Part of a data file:
***

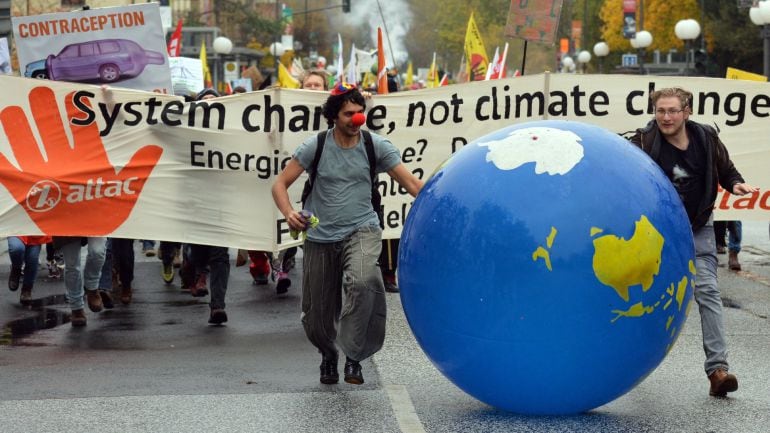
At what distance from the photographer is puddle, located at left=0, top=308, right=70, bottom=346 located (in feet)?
33.4

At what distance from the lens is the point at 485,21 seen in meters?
98.8

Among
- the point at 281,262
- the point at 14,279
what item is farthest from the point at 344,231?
the point at 14,279

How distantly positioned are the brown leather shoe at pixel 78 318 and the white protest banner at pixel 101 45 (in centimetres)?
240

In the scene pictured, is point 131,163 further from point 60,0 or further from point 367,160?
point 60,0

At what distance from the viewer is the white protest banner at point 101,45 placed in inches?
487

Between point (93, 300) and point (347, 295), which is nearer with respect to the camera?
point (347, 295)

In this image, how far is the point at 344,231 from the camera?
7.97 meters

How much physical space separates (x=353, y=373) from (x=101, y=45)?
542 cm

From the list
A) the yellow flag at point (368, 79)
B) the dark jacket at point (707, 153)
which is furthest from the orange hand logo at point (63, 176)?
the yellow flag at point (368, 79)

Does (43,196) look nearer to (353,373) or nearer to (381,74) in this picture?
(353,373)

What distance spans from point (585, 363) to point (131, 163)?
546 cm

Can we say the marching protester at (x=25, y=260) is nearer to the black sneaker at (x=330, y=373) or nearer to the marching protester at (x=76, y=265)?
the marching protester at (x=76, y=265)

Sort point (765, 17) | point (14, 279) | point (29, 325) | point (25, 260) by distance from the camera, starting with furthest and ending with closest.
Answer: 1. point (765, 17)
2. point (14, 279)
3. point (25, 260)
4. point (29, 325)

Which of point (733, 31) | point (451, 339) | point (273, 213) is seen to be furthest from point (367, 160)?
point (733, 31)
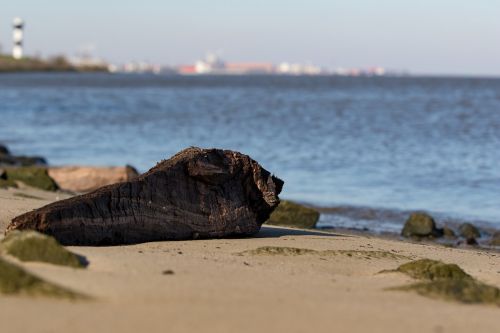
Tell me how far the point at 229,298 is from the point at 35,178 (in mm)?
12360

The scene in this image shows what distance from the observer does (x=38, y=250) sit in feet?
26.2

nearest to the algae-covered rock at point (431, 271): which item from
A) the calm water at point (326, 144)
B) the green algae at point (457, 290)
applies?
the green algae at point (457, 290)

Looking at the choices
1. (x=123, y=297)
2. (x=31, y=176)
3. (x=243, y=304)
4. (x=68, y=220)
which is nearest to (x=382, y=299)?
(x=243, y=304)

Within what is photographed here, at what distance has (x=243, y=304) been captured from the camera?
696cm

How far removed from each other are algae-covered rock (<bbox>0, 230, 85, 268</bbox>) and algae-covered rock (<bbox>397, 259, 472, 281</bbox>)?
2940 mm

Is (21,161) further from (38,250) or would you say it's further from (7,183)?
(38,250)

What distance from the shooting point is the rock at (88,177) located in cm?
2000

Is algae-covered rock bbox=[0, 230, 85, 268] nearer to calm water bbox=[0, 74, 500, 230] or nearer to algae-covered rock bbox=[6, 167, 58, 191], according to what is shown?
calm water bbox=[0, 74, 500, 230]

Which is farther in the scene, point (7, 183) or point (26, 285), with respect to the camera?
point (7, 183)

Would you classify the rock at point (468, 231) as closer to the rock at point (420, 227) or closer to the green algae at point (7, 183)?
the rock at point (420, 227)

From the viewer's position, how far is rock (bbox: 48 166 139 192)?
2000 centimetres

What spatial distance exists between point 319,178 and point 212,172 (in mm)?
14368

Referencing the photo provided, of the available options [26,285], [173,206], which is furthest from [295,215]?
[26,285]

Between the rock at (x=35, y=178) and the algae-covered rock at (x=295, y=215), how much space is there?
5135mm
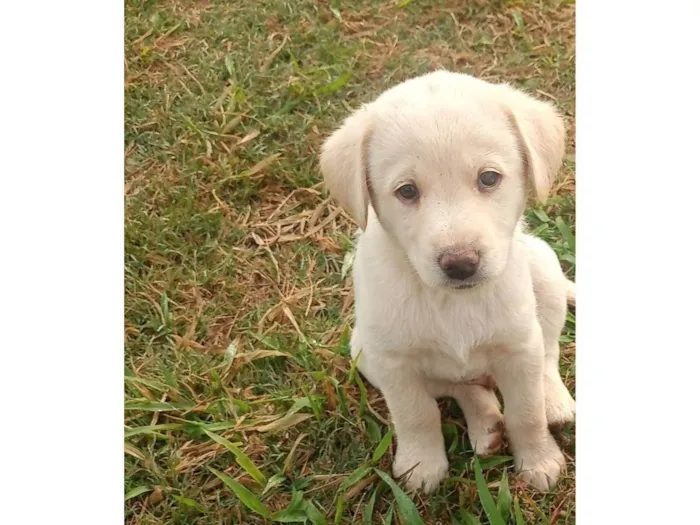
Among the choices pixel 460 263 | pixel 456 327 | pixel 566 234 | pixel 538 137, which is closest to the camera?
pixel 460 263

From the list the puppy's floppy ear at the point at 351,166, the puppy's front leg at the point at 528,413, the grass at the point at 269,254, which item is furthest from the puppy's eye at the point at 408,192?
the grass at the point at 269,254

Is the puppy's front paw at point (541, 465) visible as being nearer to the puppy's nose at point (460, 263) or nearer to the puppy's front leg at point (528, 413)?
the puppy's front leg at point (528, 413)

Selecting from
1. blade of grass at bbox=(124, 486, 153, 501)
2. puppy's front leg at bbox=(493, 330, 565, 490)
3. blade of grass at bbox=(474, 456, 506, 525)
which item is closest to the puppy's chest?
puppy's front leg at bbox=(493, 330, 565, 490)

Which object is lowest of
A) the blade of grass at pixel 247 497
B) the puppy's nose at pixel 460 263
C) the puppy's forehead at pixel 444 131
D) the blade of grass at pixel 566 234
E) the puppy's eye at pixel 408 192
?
the blade of grass at pixel 247 497

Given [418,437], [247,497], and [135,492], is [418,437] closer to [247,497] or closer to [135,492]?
[247,497]

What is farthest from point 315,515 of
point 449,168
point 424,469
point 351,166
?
point 449,168
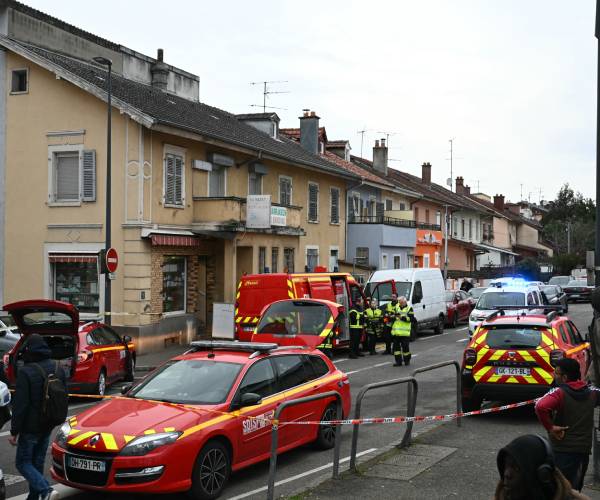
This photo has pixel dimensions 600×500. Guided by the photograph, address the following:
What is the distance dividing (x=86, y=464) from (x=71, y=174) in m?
18.6

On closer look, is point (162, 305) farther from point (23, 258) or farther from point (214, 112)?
point (214, 112)

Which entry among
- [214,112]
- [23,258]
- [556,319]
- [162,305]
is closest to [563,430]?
[556,319]

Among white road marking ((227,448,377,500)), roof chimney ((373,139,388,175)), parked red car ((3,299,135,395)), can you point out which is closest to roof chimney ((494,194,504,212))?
roof chimney ((373,139,388,175))

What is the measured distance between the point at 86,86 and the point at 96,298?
6.30 m

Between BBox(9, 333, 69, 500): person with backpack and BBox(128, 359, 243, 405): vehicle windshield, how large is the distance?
52.8 inches

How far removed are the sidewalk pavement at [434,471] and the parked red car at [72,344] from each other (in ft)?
21.2

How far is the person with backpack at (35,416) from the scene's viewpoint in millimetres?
7945

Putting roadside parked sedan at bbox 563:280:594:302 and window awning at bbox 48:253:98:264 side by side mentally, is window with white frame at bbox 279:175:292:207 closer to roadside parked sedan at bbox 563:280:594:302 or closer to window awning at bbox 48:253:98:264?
window awning at bbox 48:253:98:264

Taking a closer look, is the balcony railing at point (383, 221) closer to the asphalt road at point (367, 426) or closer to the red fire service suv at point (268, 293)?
the asphalt road at point (367, 426)

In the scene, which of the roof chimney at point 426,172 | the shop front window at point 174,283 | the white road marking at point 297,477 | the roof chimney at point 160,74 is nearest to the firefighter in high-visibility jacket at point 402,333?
the shop front window at point 174,283

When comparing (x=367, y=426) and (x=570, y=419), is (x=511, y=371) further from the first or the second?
(x=570, y=419)

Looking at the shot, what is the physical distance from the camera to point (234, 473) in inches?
372

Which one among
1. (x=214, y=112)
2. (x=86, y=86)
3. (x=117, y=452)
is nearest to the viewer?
(x=117, y=452)

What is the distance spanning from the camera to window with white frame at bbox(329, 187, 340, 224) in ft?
125
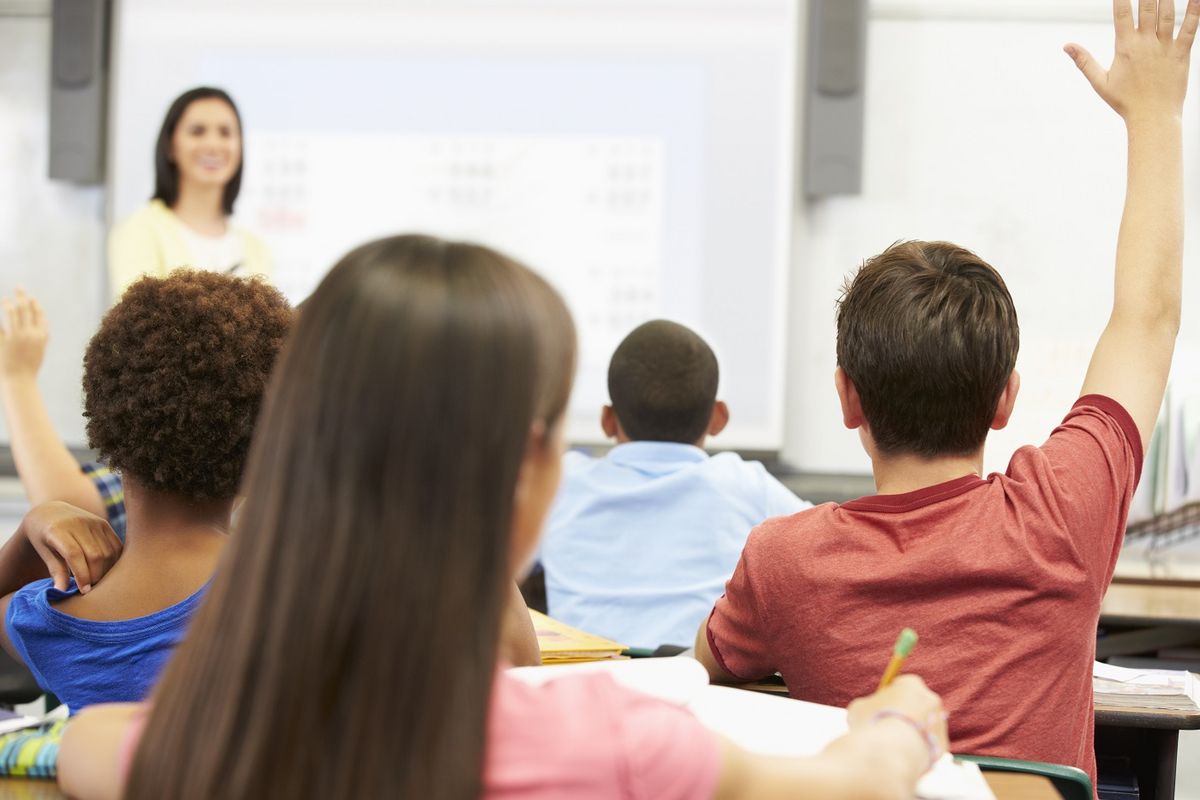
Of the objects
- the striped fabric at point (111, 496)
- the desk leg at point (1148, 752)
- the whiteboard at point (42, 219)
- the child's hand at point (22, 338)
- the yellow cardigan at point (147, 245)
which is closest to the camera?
the desk leg at point (1148, 752)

***

Problem » Copy all of the entries above line for line, changing nothing, but leave out the pictures.

Reply »
At what distance from the photographer is puddle, located at left=0, top=308, right=70, bottom=346 located (in feet)?
33.4

At what distance from the lens is the point at 485,21 seen in meters?
98.8

Among
- the point at 281,262
- the point at 14,279
what item is farthest from the point at 344,231?
the point at 14,279

How distantly positioned are the brown leather shoe at pixel 78 318 and the white protest banner at pixel 101 45 (in centimetres)?
240

In the scene pictured, is point 131,163 further from point 60,0 or further from point 367,160?
point 60,0

At what distance from the viewer is the white protest banner at point 101,45 placed in inches?
487

Between point (93, 300) and point (347, 295), which is nearer with respect to the camera?
point (347, 295)

In this image, how far is the point at 344,231 from the camera?
7.97 meters

How much physical space separates (x=353, y=373) from (x=101, y=45)?
542 cm

From the list
A) the yellow flag at point (368, 79)
B) the dark jacket at point (707, 153)
which is furthest from the orange hand logo at point (63, 176)?
the yellow flag at point (368, 79)

Does (43,196) look nearer to (353,373) or nearer to (381,74) in this picture?
(353,373)

What distance spans from point (585, 363) to point (131, 163)?
546 cm

Can we say the marching protester at (x=25, y=260) is nearer to the black sneaker at (x=330, y=373) or nearer to the marching protester at (x=76, y=265)?
the marching protester at (x=76, y=265)

Sort point (765, 17) | point (14, 279) | point (29, 325) | point (25, 260) by distance from the camera, starting with furthest and ending with closest.
Answer: 1. point (765, 17)
2. point (14, 279)
3. point (25, 260)
4. point (29, 325)

Which of point (733, 31) | point (451, 339) | point (273, 213) is seen to be furthest from point (367, 160)?
point (733, 31)
Tell me how far the point at 229,298 is from the point at 35,178 (in mm)?
12360

The scene in this image shows what distance from the observer does (x=38, y=250) sit in feet?
26.2

nearest to the algae-covered rock at point (431, 271): which item from
A) the calm water at point (326, 144)
B) the green algae at point (457, 290)
applies?
the green algae at point (457, 290)

Looking at the choices
1. (x=123, y=297)
2. (x=31, y=176)
3. (x=243, y=304)
4. (x=68, y=220)
which is nearest to (x=382, y=299)?
(x=243, y=304)

Within what is photographed here, at what distance has (x=243, y=304) been captured from the camera?
696cm

How far removed from each other are algae-covered rock (<bbox>0, 230, 85, 268</bbox>) and algae-covered rock (<bbox>397, 259, 472, 281</bbox>)?
2940 mm

Is (21,161) further from (38,250) or would you say it's further from (7,183)?
(38,250)

What distance from the shooting point is the rock at (88,177) located in cm?
2000

Is algae-covered rock bbox=[0, 230, 85, 268] nearer to calm water bbox=[0, 74, 500, 230] or nearer to algae-covered rock bbox=[6, 167, 58, 191], according to what is shown?
calm water bbox=[0, 74, 500, 230]

Which is farther in the scene, point (7, 183) or point (26, 285), with respect to the camera?
point (7, 183)

Would you classify the rock at point (468, 231) as closer to the rock at point (420, 227) or closer to the green algae at point (7, 183)?
the rock at point (420, 227)

From the viewer's position, how far is rock (bbox: 48 166 139 192)?
2000 centimetres

What spatial distance exists between point 319,178 and point 212,172 (in mm)?
14368

Referencing the photo provided, of the available options [26,285], [173,206], which is furthest from [295,215]?
[26,285]

Between the rock at (x=35, y=178) and the algae-covered rock at (x=295, y=215), how much space is there?
5135mm
Among the choices pixel 460 263 | pixel 456 327 | pixel 566 234 | pixel 538 137, which is closest to the camera?
pixel 460 263

From the list the puppy's floppy ear at the point at 351,166, the puppy's front leg at the point at 528,413, the grass at the point at 269,254, which item is furthest from the puppy's eye at the point at 408,192?
the grass at the point at 269,254

Is the puppy's front paw at point (541, 465) visible as being nearer to the puppy's nose at point (460, 263) or nearer to the puppy's front leg at point (528, 413)?
the puppy's front leg at point (528, 413)

Selecting from
1. blade of grass at bbox=(124, 486, 153, 501)
2. puppy's front leg at bbox=(493, 330, 565, 490)
3. blade of grass at bbox=(474, 456, 506, 525)
which item is closest to the puppy's chest?
puppy's front leg at bbox=(493, 330, 565, 490)

Which object is lowest of
A) the blade of grass at pixel 247 497
B) the puppy's nose at pixel 460 263
C) the puppy's forehead at pixel 444 131
D) the blade of grass at pixel 566 234
E) the puppy's eye at pixel 408 192
?
the blade of grass at pixel 247 497

Given [418,437], [247,497], and [135,492], is [418,437] closer to [247,497] or closer to [135,492]?
[247,497]

What is farthest from point 315,515 of
point 449,168
point 424,469
point 351,166
?
point 449,168
This photo has pixel dimensions 600×500. Guided by the photograph, address the following:
What is the distance dividing (x=86, y=464) from (x=71, y=174) in m?
18.6

On closer look, is point (162, 305) farther from point (23, 258) or farther from point (214, 112)?
point (214, 112)

Which entry among
- [214,112]
- [23,258]
- [556,319]
- [162,305]
is closest to [563,430]?
[556,319]

Among white road marking ((227,448,377,500)), roof chimney ((373,139,388,175)), parked red car ((3,299,135,395)), can you point out which is closest to roof chimney ((494,194,504,212))?
roof chimney ((373,139,388,175))

What is the measured distance between the point at 86,86 and the point at 96,298?
6.30 m

Between BBox(9, 333, 69, 500): person with backpack and BBox(128, 359, 243, 405): vehicle windshield, how large is the distance?
52.8 inches

How far removed are the sidewalk pavement at [434,471] and the parked red car at [72,344] from each other (in ft)?
21.2

How far is the person with backpack at (35,416) from the scene's viewpoint in millimetres?
7945

Putting roadside parked sedan at bbox 563:280:594:302 and window awning at bbox 48:253:98:264 side by side mentally, is window with white frame at bbox 279:175:292:207 closer to roadside parked sedan at bbox 563:280:594:302 or closer to window awning at bbox 48:253:98:264?
window awning at bbox 48:253:98:264

Taking a closer look, is the balcony railing at point (383, 221) closer to the asphalt road at point (367, 426) or closer to the red fire service suv at point (268, 293)?
the asphalt road at point (367, 426)

In the scene, which of the roof chimney at point 426,172 | the shop front window at point 174,283 | the white road marking at point 297,477 | the roof chimney at point 160,74 is nearest to the firefighter in high-visibility jacket at point 402,333?
the shop front window at point 174,283

When comparing (x=367, y=426) and (x=570, y=419), is (x=511, y=371) further from the first or the second?
(x=570, y=419)

Looking at the shot, what is the physical distance from the camera to point (234, 473) in inches?
372

Which one among
1. (x=214, y=112)
2. (x=86, y=86)
3. (x=117, y=452)
is nearest to the viewer?
(x=117, y=452)

What is the distance spanning from the camera to window with white frame at bbox(329, 187, 340, 224) in ft?
125
Of the objects
- the striped fabric at point (111, 496)
- the desk leg at point (1148, 752)
- the whiteboard at point (42, 219)
- the child's hand at point (22, 338)
- the yellow cardigan at point (147, 245)
which is closest to the camera?
the desk leg at point (1148, 752)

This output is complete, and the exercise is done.